O que muda na prática
Segundo a deliberação aprovada, está prevista a transferência mensal de 31.552,17 euros para um conjunto de estabelecimentos de ensino do concelho. O montante destina-se a cobrir despesas correntes relacionadas com a manutenção e equipamento dos espaços escolares, que incluem desde pequenas reparações até aquisições essenciais para a atividade letiva.
- Agrupamento de Escolas Sebastião da Gama
- Agrupamento de Escolas Ordem de Sant’Iago
- Agrupamento de Escolas de Azeitão
- Agrupamento de Escolas Luísa Todi
- Agrupamento de Escolas Barbosa du Bocage
- Agrupamento de Escolas Lima de Freitas
- Escola Secundária Dom Manuel Martins
- Escola Secundária du Bocage
- Escola Secundária D. João II
| Elemento | Observação |
|---|---|
| Montante mensal | €31.552,17 (total a transferir para os estabelecimentos listados) |
| Beneficiários | Agrupamentos e escolas secundárias do concelho |
| Objeto | Encargos com instalações e equipamentos |
Os contratos de delegação de competências transferem responsabilidade administrativa e financeira para os diretores, permitindo-lhes decidir, no âmbito dos limites legais e contratuais, sobre a aplicação das verbas. A medida visa acelerar intervenções e assegurar respostas mais céleres às necessidades locais das escolas.
Para os responsáveis autárquicos, a delegação representa uma forma de aproximar a gestão financeira da realidade de cada estabelecimento, reduzindo atrasos e burocracias que podem adiar pequenas obras ou aquisições de material necessário ao funcionamento quotidiano.
Do ponto de vista prático, a medida coloca nos diretores a obrigação de gerir os recursos com transparência e de acordo com regras definidas no contrato de delegação.
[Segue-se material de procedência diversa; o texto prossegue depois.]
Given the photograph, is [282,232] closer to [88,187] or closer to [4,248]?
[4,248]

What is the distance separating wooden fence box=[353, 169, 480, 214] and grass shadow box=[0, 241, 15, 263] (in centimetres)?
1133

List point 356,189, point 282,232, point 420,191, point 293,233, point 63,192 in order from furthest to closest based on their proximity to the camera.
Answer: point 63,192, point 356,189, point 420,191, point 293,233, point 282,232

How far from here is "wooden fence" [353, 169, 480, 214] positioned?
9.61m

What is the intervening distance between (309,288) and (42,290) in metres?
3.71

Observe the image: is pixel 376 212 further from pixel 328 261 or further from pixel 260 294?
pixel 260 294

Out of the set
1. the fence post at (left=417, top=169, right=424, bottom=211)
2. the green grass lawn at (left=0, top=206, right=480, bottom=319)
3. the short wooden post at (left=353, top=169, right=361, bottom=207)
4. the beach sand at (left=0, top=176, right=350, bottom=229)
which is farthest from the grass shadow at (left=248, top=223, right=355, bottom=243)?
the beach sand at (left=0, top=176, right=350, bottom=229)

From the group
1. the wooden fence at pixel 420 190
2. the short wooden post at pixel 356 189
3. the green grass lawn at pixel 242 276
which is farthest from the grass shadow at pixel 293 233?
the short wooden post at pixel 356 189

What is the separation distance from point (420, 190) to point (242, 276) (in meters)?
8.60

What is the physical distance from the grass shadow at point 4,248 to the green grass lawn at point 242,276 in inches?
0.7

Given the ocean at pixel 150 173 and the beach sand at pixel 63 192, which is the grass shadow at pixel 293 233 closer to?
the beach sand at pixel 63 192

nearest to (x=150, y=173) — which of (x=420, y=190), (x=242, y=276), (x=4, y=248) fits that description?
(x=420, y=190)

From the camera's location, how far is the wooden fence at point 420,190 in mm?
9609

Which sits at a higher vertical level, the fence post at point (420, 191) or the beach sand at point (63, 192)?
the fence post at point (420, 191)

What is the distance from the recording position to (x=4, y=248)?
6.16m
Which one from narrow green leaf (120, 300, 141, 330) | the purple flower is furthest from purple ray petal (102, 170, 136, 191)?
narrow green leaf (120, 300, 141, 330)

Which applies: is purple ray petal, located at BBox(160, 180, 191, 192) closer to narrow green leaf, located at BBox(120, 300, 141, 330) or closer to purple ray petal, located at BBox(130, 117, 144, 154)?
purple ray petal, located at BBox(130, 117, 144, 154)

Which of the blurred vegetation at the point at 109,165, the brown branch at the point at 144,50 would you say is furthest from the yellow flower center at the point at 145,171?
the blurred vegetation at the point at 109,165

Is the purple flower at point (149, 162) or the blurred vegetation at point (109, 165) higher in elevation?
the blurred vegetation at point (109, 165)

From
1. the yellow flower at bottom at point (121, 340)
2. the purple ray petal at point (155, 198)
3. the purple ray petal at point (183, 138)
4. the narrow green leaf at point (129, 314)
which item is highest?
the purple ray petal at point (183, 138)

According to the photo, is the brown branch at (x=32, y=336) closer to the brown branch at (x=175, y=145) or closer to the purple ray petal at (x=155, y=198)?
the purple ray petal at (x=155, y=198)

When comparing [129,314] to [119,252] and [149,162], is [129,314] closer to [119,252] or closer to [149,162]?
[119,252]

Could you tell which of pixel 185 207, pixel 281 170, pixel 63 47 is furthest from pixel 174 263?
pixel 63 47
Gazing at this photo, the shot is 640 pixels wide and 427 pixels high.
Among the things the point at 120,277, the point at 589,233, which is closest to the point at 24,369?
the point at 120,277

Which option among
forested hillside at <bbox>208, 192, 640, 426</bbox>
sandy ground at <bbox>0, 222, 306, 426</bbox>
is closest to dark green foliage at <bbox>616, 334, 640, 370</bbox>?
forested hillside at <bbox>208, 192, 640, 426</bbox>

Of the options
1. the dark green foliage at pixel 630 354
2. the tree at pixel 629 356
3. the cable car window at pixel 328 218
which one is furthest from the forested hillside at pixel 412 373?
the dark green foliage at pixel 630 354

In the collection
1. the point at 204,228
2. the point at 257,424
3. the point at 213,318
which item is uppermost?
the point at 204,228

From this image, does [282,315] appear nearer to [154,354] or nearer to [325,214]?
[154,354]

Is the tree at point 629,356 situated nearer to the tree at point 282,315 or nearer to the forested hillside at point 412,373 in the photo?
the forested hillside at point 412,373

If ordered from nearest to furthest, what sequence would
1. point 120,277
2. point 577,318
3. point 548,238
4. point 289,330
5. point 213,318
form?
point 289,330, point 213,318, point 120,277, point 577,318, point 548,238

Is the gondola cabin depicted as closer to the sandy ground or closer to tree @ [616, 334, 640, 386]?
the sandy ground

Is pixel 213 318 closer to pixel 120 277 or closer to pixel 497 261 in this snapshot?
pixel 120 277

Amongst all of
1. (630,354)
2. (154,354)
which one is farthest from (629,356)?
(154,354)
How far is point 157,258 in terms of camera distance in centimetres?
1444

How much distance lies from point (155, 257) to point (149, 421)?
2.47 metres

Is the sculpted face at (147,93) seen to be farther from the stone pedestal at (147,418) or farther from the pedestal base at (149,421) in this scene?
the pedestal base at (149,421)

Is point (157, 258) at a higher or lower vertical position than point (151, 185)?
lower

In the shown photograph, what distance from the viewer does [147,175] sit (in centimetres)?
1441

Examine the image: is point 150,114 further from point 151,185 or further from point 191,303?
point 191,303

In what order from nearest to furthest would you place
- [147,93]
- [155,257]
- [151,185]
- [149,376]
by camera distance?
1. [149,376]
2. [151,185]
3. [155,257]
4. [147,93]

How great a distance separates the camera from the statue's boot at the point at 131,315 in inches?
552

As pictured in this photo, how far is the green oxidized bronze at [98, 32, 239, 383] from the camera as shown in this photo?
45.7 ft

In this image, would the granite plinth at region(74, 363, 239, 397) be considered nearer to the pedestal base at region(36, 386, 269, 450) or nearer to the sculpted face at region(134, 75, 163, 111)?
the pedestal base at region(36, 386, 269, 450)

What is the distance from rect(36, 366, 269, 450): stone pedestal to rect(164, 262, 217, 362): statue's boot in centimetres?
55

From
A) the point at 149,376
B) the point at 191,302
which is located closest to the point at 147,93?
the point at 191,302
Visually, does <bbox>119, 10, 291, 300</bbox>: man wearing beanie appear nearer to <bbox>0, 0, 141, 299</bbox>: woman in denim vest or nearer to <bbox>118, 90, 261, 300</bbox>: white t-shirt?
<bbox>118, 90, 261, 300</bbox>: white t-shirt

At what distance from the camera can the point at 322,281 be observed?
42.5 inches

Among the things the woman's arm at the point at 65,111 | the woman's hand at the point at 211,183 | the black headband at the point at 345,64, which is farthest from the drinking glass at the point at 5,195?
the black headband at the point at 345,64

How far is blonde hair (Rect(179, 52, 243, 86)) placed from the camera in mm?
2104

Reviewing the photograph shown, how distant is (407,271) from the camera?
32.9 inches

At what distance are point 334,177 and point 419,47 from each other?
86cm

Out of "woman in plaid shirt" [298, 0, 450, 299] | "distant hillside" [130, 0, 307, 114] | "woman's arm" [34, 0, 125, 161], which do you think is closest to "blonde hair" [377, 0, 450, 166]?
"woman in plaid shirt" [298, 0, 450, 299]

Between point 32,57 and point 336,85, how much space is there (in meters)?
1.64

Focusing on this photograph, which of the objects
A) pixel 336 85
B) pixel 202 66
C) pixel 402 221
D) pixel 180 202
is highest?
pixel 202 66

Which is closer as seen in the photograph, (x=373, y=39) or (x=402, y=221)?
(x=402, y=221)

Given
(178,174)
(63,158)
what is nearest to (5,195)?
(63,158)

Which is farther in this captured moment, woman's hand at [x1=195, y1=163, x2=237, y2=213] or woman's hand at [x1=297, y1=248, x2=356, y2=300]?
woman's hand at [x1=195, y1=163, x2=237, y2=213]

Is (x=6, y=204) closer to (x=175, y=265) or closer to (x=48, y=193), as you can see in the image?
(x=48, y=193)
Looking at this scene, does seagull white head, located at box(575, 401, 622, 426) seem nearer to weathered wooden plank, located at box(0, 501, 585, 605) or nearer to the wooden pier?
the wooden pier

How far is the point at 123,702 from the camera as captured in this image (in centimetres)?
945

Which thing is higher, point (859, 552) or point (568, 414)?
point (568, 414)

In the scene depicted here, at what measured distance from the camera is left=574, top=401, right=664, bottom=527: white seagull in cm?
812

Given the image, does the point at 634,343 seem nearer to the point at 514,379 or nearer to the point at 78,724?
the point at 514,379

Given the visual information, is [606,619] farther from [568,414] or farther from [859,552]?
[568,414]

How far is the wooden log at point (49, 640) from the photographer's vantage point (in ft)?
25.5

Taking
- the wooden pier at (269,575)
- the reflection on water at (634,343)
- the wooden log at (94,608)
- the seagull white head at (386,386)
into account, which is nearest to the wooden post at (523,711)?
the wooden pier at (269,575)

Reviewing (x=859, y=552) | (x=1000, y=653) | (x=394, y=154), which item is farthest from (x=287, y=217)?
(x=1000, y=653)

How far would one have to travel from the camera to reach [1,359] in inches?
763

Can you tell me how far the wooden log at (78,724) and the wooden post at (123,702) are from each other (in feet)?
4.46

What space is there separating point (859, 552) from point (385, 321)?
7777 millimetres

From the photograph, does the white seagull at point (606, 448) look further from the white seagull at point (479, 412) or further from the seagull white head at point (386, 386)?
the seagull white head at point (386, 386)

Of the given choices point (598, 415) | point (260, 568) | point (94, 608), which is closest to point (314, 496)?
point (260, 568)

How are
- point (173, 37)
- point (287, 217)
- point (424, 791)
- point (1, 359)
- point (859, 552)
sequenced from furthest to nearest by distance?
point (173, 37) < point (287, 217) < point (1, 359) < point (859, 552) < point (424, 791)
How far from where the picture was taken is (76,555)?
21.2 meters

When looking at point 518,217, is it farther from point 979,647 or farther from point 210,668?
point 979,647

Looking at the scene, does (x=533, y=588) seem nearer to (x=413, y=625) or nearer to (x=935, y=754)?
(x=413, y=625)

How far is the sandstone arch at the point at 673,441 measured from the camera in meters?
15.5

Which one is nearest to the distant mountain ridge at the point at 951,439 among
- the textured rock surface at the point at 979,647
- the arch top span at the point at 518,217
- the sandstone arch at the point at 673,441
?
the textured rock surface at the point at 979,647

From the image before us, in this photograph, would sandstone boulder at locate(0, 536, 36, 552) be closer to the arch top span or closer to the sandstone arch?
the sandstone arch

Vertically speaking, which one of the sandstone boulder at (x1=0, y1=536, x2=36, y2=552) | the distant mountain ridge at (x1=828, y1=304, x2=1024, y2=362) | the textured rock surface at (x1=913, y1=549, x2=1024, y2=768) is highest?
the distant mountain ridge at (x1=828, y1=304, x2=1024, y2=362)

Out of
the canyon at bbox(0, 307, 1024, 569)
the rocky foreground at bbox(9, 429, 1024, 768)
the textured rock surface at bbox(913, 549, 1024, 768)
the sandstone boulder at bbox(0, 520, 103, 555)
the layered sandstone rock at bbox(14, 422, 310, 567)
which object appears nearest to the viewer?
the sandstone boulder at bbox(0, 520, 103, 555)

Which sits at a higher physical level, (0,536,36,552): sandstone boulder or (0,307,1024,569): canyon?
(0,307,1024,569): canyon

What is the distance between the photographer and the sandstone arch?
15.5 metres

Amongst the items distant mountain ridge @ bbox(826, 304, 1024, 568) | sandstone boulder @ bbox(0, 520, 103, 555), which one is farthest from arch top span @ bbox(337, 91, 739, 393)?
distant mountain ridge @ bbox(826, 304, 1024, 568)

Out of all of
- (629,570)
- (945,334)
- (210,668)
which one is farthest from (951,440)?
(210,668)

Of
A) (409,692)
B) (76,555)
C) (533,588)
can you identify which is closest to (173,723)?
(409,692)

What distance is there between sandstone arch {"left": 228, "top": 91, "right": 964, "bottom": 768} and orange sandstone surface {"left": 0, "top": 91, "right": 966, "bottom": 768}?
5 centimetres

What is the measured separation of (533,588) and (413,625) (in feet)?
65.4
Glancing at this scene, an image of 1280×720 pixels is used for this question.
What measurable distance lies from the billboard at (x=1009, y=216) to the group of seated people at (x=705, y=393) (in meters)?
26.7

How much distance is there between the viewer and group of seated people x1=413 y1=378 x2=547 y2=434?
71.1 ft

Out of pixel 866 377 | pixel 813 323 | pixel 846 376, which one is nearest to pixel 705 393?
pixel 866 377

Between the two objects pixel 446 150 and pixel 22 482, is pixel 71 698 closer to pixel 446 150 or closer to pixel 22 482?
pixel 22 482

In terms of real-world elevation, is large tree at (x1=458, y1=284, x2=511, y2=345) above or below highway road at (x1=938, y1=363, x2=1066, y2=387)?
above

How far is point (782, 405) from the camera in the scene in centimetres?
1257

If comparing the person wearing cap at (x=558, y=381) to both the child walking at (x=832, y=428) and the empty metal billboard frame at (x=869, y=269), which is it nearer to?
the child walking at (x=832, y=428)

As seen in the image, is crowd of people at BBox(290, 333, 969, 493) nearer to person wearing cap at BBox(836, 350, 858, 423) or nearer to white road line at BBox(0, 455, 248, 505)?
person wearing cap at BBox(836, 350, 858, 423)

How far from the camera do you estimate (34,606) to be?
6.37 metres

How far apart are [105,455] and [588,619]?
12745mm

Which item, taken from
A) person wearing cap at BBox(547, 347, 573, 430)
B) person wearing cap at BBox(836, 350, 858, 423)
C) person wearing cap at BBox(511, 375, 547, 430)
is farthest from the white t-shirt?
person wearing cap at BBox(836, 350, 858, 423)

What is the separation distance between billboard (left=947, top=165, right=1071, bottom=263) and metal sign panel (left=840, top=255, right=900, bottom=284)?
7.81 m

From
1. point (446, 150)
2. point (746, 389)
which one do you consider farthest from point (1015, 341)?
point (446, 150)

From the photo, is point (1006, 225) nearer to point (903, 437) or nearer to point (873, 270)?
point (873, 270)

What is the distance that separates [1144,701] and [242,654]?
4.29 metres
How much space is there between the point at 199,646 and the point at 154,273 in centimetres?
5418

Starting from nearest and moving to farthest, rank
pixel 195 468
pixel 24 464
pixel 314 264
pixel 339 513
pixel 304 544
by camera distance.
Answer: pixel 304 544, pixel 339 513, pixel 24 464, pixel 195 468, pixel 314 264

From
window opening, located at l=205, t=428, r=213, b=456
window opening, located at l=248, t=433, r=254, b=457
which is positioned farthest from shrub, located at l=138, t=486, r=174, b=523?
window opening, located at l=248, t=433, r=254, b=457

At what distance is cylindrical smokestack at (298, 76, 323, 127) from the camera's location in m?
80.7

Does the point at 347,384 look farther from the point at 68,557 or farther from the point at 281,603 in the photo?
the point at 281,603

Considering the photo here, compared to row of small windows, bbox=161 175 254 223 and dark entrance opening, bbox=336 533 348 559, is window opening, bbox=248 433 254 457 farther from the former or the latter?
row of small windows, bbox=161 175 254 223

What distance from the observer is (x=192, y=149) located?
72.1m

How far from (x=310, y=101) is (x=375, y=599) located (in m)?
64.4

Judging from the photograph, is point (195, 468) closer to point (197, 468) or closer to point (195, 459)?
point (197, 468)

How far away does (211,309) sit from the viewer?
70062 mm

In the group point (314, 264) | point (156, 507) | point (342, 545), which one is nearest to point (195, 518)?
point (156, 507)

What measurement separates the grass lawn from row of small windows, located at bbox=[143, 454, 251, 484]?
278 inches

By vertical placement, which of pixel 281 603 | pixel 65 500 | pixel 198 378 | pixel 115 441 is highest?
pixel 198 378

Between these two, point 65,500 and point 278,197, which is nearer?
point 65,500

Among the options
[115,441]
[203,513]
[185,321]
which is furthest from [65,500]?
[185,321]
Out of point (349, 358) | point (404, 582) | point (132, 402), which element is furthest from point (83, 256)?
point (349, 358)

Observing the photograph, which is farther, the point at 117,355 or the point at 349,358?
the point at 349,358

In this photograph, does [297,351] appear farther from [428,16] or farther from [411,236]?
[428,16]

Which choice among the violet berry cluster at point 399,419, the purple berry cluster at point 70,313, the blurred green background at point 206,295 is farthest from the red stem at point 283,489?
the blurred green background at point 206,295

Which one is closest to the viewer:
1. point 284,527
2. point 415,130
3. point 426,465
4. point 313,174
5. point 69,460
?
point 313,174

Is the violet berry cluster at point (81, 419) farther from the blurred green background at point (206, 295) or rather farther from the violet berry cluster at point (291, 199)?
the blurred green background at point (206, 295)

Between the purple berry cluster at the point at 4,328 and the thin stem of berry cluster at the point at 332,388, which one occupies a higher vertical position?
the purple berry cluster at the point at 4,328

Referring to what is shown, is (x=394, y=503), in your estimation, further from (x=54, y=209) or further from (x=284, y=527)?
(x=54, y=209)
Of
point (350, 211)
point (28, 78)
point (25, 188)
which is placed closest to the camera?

A proposta agora aprovada pela Câmara segue para apreciação dos eleitos municipais, que poderão aprová-la, rejeitá-la ou propor alterações.
Os encarregados de educação, docentes e pessoal não docente aguardam detalhes sobre os critérios de distribuição e as prioridades de intervenção. A calendarização das transferências e os mecanismos de controlo serão fatores decisivos para avaliar o impacto real da medida na manutenção das infraestruturas escolares.
Perante este quadro, a deliberação assume particular relevância para a comunidade escolar do concelho, que depende da eficácia dessas verbas para assegurar condições mínimas de funcionamento nas salas de aula, laboratórios, ginásios e outros espaços escolares.